While I tend to agree with Chan that the importance of the impact factor is slowly going to diminish, at least when it comes to measuring an article’s impact on scientific development, I am not convinced about his claim that the days of the impact factor are numbered. Unfortunately, the IF not only attributes prestige to a given journal, it also effects on the reputation of scientists. This leads to a status quo that no one involved is particularly keen on challenging. For anything to change in this regard, it would first require a general consensus among the scientific community, along with some important structural changes. Therefore, altering the current paradigm would represent a long and arduous process. On the other hand, such a shift may be accelerated by introducing reforms in university and government policies – reforms that prioritise access to research results, thus defining a better way of “measuring” the value of researchers.

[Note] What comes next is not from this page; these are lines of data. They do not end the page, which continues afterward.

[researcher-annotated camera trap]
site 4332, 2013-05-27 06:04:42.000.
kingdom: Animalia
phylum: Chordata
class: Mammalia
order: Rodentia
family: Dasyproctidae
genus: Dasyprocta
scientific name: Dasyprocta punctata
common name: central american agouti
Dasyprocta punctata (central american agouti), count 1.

When prompted about the changes that ought to be carried out in universities, Chan advances that:
“The set-up of an institutional repository should be the primary means that each institution should have for making the research output of their faculty openly accessible”.
Moreover, he adds that universities should fund and reward researchers who publish in high-quality Open Access publications – a process Chan describes as “[moving] prestige to Open Access”.
Indeed, as long as printed journals are regarded as the only reputable outlet for scientific research, scientists will always be reluctant to publish in Open Access. Therefore, universities should do their best to popularise the new publishing model and encourage their employees to embrace it.